Noting that spring “was very, very dry, low-humidity conditions, extremely hot,” there was also cross-over conditions, “when the relative humidity is lower, generally much lower, than the actual temperature,” he said. “We had cross-over conditions four days out of the first seven,” he said of the so-called Fort McMurray wildfire.

“It just means that when that thing gets going, nothing, naturally, is going to stop it,” Darby said. “There is no humidity, the wind will come, it (wildfire) will get oxygenated and it will start ripping around there at an incredible rate.”

A few days into the fire, there were maps showing some spotting of fire on the other side of the river. At a distance of approximately 1,200 feet or about 365 metres, “the largest jump before that that I was aware of was about 240 metres, so we were pretty confident it wouldn’t do that,” Darby relayed.

But it did end up jumping the river and that was combined with a change in wind direction. The wind had been going west to east and then changed drastically. “That wasn’t in the prediction,” he said.

Asked if there are things homeowners could have done to make their properties more resistant, Darby said that he is not so sure.

Adopting certain materials for siding and shingle types, for example, “in general circumstances, your home will outlast something that has got cedar siding and regular shingles,” he said.
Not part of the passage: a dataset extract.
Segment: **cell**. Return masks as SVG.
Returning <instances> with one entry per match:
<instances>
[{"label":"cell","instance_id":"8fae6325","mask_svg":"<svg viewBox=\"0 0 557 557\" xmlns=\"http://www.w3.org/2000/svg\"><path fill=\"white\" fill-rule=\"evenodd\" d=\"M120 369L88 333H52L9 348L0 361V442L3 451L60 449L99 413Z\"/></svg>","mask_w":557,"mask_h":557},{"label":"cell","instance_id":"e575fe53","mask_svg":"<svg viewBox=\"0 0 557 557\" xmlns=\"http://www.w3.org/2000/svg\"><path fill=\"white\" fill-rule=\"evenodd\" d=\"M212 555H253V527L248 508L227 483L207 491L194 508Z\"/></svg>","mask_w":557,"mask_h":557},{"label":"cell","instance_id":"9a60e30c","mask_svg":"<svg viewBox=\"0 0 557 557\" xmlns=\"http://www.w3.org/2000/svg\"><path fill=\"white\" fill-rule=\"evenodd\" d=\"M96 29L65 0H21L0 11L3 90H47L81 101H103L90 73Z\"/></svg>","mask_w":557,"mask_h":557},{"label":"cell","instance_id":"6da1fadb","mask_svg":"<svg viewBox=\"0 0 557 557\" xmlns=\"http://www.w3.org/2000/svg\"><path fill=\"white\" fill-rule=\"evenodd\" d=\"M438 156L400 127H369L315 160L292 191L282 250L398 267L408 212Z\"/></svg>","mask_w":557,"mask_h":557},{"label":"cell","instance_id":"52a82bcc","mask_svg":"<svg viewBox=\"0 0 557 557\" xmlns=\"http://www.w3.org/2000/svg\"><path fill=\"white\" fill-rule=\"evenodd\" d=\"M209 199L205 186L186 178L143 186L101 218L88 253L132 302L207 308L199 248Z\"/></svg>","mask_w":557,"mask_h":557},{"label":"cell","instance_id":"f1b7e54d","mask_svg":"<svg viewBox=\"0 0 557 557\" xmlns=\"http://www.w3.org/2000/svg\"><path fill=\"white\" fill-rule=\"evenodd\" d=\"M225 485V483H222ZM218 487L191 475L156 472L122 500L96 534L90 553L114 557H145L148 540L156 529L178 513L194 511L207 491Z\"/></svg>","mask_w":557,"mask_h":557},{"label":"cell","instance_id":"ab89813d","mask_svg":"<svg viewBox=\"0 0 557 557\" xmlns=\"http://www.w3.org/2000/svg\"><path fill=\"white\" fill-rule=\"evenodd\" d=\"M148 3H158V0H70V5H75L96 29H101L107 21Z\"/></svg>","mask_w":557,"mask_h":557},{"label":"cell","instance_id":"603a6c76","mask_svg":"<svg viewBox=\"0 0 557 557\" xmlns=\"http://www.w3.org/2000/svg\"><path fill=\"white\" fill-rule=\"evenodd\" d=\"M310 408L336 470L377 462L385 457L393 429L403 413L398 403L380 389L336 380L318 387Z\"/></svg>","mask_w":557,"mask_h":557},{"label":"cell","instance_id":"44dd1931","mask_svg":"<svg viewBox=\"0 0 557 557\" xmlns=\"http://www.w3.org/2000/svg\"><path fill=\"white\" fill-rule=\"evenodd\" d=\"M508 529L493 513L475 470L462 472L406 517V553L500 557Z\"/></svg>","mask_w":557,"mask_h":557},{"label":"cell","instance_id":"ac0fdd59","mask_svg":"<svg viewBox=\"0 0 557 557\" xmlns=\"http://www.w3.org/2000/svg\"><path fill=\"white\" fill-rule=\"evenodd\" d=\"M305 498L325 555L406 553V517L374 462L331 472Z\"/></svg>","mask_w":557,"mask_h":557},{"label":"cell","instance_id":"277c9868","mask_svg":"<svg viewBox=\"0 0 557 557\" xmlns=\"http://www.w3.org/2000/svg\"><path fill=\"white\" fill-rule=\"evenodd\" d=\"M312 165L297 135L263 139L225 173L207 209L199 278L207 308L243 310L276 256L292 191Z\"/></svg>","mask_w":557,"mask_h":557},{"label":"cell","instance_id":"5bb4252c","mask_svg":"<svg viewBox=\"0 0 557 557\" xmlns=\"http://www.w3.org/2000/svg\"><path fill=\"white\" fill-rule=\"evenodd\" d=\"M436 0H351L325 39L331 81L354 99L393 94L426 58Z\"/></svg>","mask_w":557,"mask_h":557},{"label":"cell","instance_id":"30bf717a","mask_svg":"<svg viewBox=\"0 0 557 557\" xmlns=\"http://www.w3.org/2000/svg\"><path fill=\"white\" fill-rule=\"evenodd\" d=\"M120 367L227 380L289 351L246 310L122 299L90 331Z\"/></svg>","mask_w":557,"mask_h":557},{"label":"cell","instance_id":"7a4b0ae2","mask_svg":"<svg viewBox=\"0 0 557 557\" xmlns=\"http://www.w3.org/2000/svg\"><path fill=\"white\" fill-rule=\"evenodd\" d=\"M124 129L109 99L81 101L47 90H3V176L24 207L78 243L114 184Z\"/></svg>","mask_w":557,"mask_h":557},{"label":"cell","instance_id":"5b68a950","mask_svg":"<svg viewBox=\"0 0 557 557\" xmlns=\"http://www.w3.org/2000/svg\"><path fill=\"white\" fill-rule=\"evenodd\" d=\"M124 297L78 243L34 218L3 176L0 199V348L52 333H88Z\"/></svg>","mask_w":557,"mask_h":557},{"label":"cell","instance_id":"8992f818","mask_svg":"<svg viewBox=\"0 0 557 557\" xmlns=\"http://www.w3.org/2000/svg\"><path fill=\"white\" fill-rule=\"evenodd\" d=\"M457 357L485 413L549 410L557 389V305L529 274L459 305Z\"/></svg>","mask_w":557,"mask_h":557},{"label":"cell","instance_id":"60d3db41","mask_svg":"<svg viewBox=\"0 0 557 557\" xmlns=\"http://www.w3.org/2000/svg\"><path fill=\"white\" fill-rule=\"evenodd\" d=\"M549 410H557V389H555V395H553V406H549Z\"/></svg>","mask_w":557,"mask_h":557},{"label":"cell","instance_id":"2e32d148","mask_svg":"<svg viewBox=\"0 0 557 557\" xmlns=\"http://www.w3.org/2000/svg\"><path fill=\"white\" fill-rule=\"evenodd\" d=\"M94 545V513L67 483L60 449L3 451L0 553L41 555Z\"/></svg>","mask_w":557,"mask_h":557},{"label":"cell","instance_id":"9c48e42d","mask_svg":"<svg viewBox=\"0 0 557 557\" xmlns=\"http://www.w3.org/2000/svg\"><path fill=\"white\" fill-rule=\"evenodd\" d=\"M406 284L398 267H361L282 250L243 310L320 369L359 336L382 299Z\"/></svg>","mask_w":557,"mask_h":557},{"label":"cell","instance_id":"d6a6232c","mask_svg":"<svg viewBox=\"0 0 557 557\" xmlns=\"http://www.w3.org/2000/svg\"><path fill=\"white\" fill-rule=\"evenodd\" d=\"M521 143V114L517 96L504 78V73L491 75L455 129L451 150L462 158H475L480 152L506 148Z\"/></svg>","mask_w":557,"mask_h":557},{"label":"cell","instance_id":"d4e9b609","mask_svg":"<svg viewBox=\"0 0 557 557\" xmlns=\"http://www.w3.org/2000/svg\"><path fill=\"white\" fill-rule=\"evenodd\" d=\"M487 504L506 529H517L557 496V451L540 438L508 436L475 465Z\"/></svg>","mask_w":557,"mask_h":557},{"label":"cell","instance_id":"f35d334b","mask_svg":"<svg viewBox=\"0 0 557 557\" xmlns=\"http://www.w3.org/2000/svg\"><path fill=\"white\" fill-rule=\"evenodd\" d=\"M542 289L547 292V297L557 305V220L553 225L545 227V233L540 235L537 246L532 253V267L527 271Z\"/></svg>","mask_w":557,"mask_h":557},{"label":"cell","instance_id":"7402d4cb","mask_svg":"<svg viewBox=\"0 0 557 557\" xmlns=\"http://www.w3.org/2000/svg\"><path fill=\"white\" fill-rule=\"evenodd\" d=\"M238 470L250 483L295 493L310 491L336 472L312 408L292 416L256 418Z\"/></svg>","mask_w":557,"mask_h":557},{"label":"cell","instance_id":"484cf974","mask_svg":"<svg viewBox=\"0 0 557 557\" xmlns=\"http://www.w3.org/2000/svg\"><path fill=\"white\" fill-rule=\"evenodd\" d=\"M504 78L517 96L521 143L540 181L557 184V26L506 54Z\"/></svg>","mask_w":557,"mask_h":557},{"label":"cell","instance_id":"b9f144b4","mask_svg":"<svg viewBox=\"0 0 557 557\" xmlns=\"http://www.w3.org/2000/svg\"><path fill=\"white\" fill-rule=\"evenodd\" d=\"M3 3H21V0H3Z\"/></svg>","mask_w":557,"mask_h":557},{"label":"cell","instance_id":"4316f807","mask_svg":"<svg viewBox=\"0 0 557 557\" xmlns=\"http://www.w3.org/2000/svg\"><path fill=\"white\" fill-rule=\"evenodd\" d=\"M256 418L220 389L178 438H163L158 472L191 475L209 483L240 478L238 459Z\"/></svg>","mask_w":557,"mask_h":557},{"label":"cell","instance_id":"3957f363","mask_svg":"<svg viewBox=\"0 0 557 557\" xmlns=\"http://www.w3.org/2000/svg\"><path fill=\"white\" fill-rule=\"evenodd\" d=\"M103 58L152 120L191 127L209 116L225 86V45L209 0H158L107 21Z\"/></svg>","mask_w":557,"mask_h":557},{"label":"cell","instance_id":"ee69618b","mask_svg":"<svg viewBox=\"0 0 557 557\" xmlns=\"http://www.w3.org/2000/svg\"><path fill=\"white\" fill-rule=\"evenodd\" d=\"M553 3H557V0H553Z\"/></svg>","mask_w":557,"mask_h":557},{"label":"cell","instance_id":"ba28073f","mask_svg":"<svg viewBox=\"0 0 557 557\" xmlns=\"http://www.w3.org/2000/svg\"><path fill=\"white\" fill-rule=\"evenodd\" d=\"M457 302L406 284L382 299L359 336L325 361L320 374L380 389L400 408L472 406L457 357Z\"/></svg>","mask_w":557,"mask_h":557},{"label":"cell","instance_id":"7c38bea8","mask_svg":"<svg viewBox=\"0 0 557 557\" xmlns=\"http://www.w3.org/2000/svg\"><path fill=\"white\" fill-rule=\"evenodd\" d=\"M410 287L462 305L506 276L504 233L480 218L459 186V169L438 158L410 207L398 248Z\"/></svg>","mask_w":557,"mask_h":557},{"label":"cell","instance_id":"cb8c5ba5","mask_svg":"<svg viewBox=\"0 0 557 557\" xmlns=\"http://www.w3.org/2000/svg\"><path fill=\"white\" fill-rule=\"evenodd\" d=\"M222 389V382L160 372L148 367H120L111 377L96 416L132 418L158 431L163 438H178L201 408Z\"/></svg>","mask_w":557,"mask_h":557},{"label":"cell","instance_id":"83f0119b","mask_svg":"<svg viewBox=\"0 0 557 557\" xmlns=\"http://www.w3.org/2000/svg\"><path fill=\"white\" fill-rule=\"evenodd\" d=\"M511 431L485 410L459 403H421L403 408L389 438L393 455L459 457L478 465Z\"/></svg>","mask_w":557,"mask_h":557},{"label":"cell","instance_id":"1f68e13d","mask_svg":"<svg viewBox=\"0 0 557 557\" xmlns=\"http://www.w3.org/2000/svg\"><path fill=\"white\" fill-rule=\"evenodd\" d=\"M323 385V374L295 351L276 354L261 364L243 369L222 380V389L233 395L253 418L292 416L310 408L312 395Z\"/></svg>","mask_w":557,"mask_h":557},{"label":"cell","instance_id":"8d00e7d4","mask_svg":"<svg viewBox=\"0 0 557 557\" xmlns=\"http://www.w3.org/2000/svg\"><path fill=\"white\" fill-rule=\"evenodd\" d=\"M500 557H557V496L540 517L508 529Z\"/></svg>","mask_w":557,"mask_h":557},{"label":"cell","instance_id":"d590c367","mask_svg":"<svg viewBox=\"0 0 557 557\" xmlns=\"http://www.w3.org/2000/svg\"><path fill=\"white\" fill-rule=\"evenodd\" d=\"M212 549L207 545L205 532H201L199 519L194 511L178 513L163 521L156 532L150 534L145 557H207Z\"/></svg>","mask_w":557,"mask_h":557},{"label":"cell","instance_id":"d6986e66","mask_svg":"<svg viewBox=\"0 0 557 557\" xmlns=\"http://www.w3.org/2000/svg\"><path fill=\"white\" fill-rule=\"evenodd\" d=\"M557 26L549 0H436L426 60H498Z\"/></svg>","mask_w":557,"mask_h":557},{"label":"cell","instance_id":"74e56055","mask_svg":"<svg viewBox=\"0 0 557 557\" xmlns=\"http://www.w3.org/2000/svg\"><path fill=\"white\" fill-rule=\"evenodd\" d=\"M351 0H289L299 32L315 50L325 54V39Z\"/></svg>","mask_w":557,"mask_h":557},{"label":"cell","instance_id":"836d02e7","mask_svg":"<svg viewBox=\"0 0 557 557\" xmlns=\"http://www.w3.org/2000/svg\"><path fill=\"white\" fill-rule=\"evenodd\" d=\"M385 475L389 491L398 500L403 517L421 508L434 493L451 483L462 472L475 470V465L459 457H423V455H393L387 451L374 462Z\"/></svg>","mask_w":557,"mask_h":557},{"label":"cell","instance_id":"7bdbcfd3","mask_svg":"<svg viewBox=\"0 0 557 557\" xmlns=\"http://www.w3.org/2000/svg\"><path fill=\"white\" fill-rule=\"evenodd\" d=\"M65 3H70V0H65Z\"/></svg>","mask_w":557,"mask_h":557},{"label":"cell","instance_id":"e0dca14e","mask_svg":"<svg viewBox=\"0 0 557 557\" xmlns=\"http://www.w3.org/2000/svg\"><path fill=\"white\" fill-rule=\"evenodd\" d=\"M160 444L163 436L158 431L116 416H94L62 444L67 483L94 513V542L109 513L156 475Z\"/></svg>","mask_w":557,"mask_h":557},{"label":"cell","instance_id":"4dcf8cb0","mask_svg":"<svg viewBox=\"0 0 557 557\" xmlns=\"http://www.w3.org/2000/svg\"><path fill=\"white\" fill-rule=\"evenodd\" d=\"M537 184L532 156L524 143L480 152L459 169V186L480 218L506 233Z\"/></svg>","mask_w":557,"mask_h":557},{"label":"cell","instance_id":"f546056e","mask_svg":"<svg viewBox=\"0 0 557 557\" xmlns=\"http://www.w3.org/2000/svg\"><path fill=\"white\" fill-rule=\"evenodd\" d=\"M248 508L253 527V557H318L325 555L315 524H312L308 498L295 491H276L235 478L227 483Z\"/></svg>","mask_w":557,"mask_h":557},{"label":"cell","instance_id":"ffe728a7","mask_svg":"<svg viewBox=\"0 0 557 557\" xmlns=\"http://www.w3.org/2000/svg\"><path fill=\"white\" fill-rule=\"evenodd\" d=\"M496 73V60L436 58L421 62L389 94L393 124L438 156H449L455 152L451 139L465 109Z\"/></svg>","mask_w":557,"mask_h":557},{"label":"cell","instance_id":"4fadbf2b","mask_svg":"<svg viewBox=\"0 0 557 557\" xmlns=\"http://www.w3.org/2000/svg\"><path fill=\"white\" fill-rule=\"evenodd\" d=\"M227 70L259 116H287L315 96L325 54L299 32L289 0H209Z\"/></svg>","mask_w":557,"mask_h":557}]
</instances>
However, that likely would not have been the case in this fire, Darby added.

“Having said that, if you live in a community such as Fort McMurray and you’re plunked in the middle of the boreal forest and you’re thinking about building a property, I think it’s wise to think about that investment (preventive measures),” he emphasized.

HIGHER QUAKE RISK IN BASIN THAN PREVIOUSLY THOUGHT

New modelling seems to indicate seismic risk in the so-called Vancouver Basin is greater than previously thought, Justin Moresco, manager of model product management for Risk Management Solutions, said during a panel discussion at C4 2017.

The Vancouver Basin – the region south of Vancouver straddling the Fraser River Delta, which sits on deep layers of soft soils and includes the City of Richmond – has less exposure than Vancouver, Moresco noted during the session, CAT Models: Model & Hazard Uncertainty.

That said, “the seismic risk there is greater both in a relative sense that is averaging a loss per unit of exposure and also in an absolute sense that is its contribution to the average annual loss of all British Columbia,” he explained.

What jumps out is there is a stark difference between the City of Vancouver, which shows losses are going down, and the Vancouver Basin, which shows losses are going up, Moresco reported, citing findings of his company’s upcoming 2017 model for Canadian quake.

“The 2017 model is estimating that average annual loss in the City of Vancouver is now going down by more than 10%. The total insured value as a percentage of British Columbia is about 13% and its average annual loss as a percentage of British Columbia is about 15%,” he reported.

However, “in the Vancouver Basin, our 2017 model is saying that losses are going up by more than 10%. The total insured value as a percentage of B.C. is about 9% and average annual losses as a percentage of B.C. is about 18%,” he told session attendees.

Why higher risk in the basin matters, Moresco pointed out, is that Richmond and other cities within the area “have been growing rapidly in the last 10 years and so if this trend continues, it means that the seismic risk is only going to intensify.”